[Page extract]

# Top 10 Greatest Earthquakes to date that can be recorded.



## DerAdlerIstGelandet (Sep 5, 2010)

After the earthquake in New Zealand the other day, I got to thinking about Earthquakes and what the largest ones were. Obviously the Chili and Alaska earthquakes, but I was wondering about the rest as well. So anyhow here is the list of the top 10 earthquakes by magnitude that have been recorded.

This is only a list of those that were recorded, so not those that are believed to be or those who's magnitude could not be verified because it was before accurate verification methods existed.

*1. 1960 Valdivia Earthquake, Valdivia, Chil*

Date: May 22, 1960
Magnitude: 9.5
Death Toll: 6000

*2. 1964 Good Friday Earthquake, Anchorage, Alaska*

Date: March 27, 1964
Magnitude: 9.2
Death Toll: 131

*3. 2004 Indian Ocean Earthquake, Sumatra, Indonesia*

Date: December 26, 2004
Magnitude: 9.1
Death Toll: 230,000+

*4. 1952 Kamchatka Earthquake, Kamchatka, Soviet Union*

Date: November 4. 1952
Magnitude: 9.0
Death Toll: ?

[/Page extract]
[Given information]

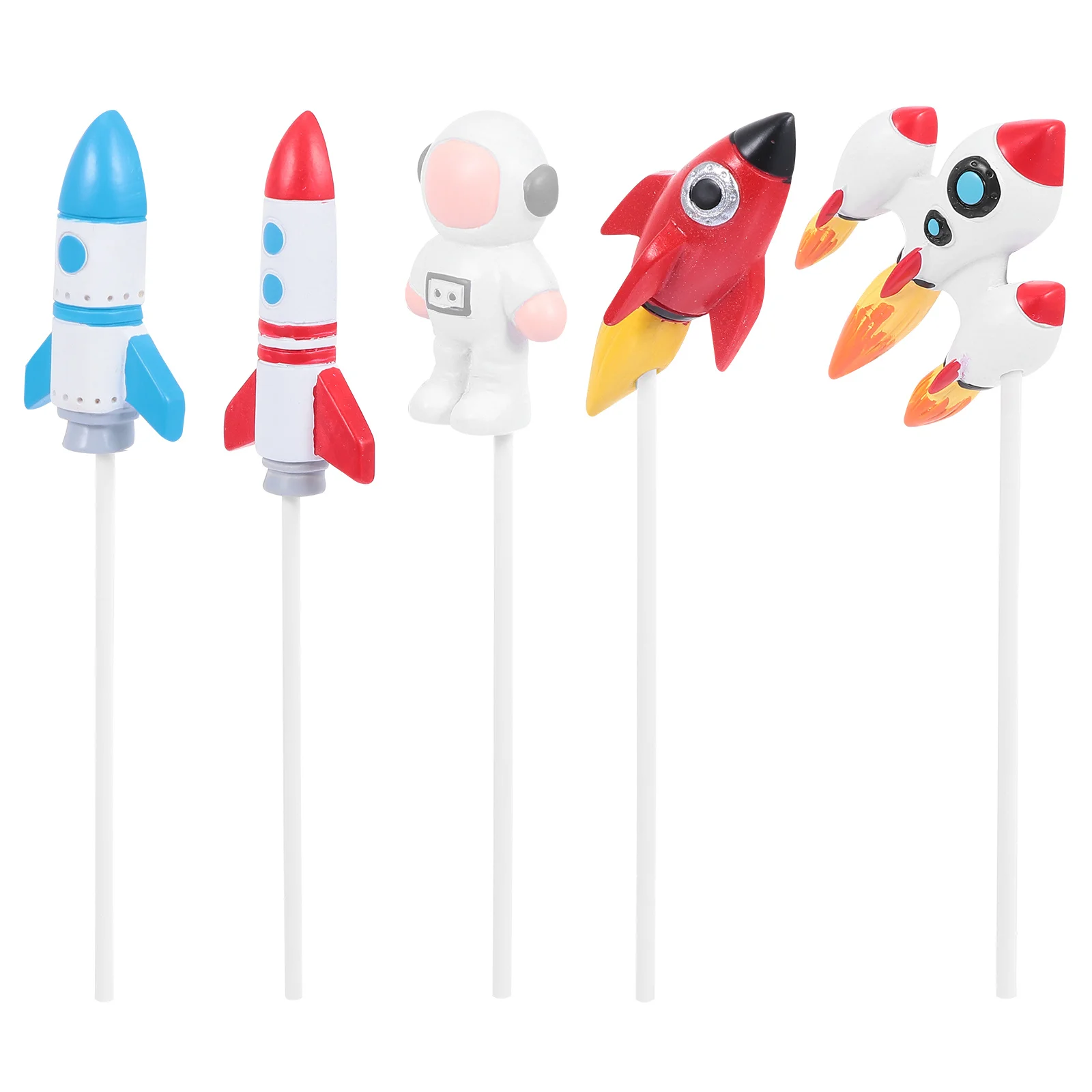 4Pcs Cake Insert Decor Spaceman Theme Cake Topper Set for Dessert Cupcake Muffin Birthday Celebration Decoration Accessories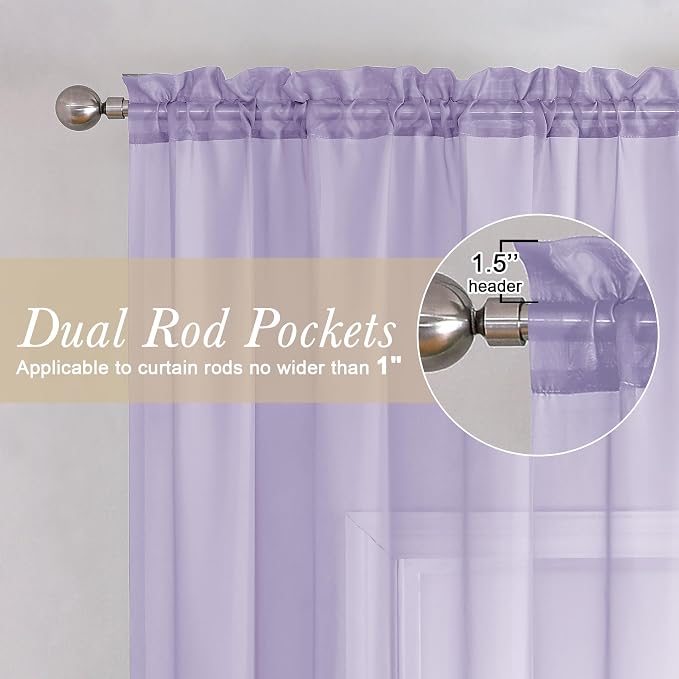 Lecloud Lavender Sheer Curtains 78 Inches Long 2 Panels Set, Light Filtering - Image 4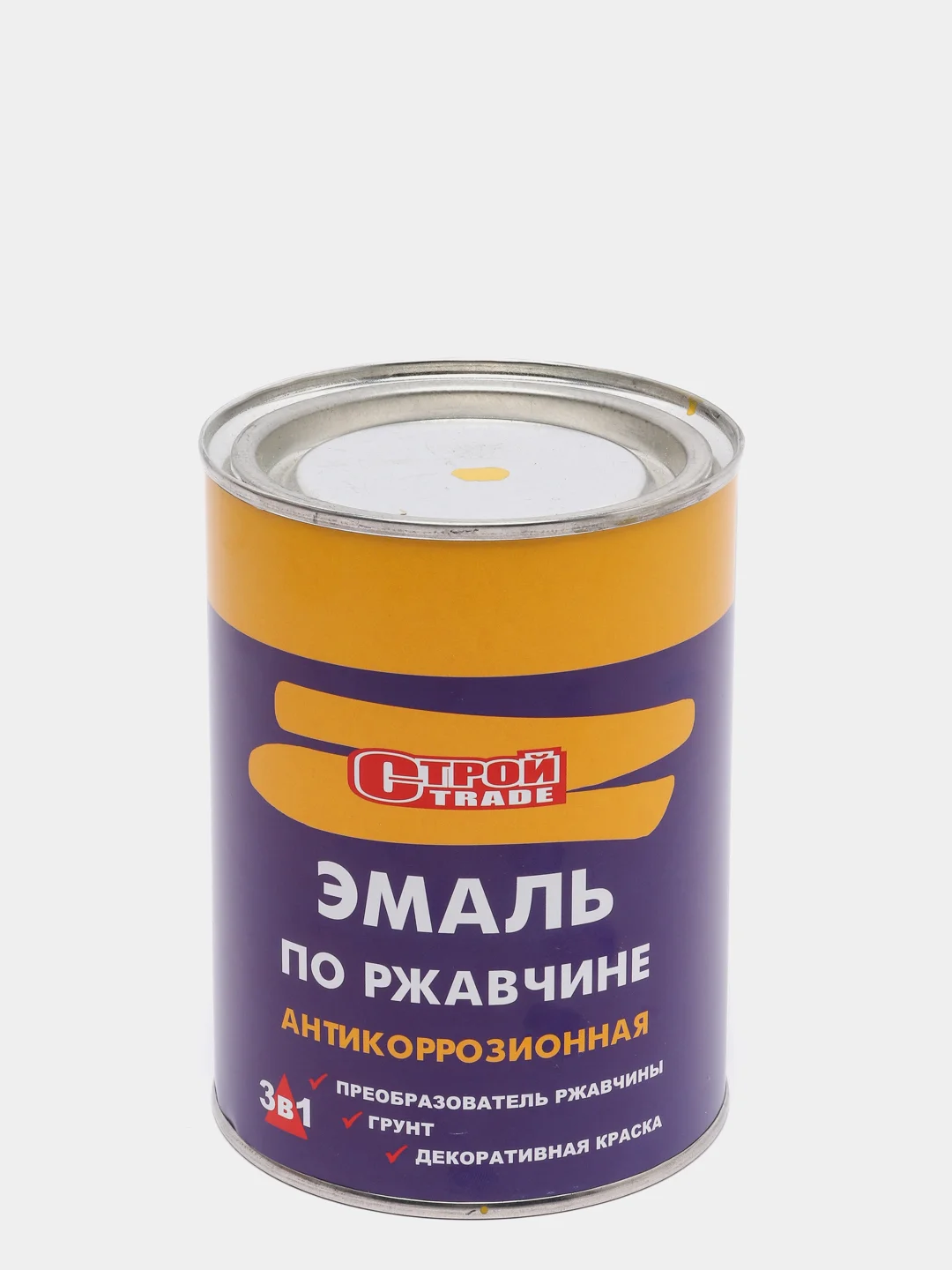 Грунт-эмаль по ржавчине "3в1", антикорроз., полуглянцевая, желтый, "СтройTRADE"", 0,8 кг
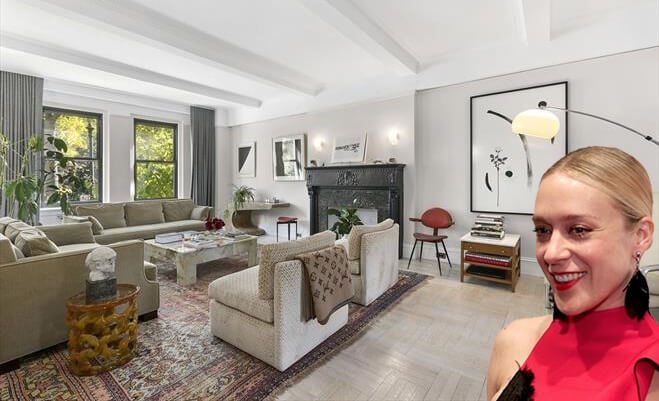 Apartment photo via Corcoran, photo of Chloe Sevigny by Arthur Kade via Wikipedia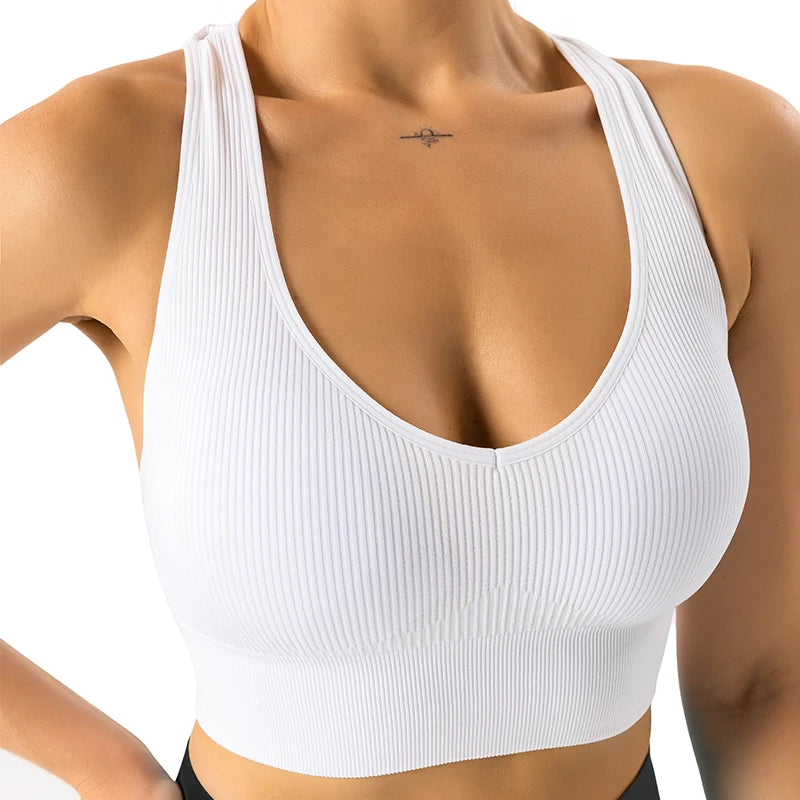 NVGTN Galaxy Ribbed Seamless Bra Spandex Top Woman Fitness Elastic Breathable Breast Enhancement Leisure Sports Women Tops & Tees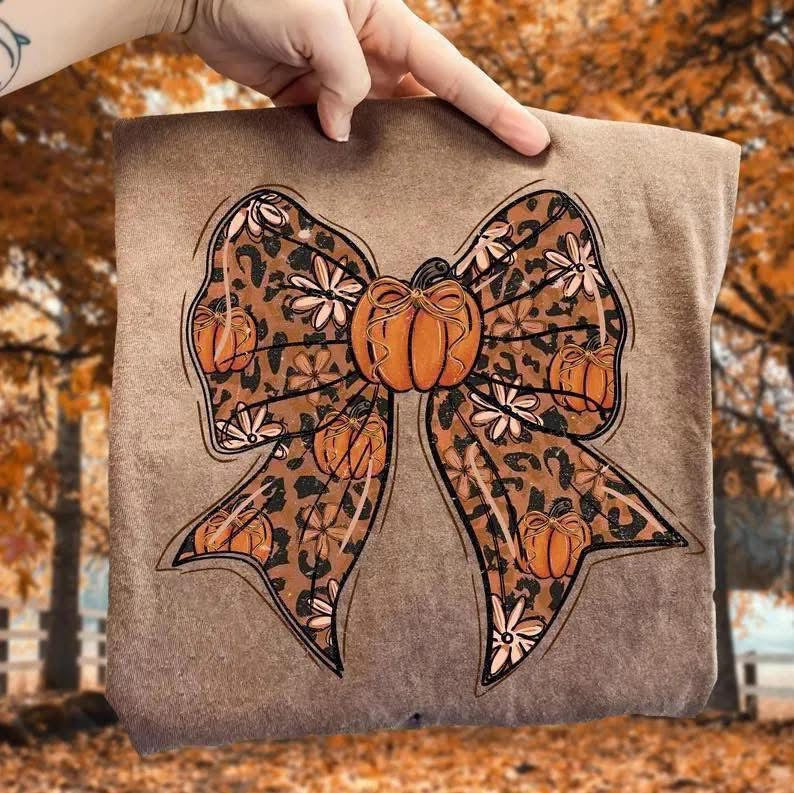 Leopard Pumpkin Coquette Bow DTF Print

[/Given information]

Questions —
1. List each magnitude in the earthquake post, in the order it appears.
2. What death toll does the earthquake post give for the 1964 Good Friday Earthquake?
3. Reproduce the stretch of the earthquake post from "After the earthquake" through "verification methods existed.".

Answers in order —
1. 9.5, 9.2, 9.1, 9.0

2. 131

3.
After the earthquake in New Zealand the other day, I got to thinking about Earthquakes and what the largest ones were. Obviously the Chili and Alaska earthquakes, but I was wondering about the rest as well. So anyhow here is the list of the top 10 earthquakes by magnitude that have been recorded.

This is only a list of those that were recorded, so not those that are believed to be or those who's magnitude could not be verified because it was before accurate verification methods existed.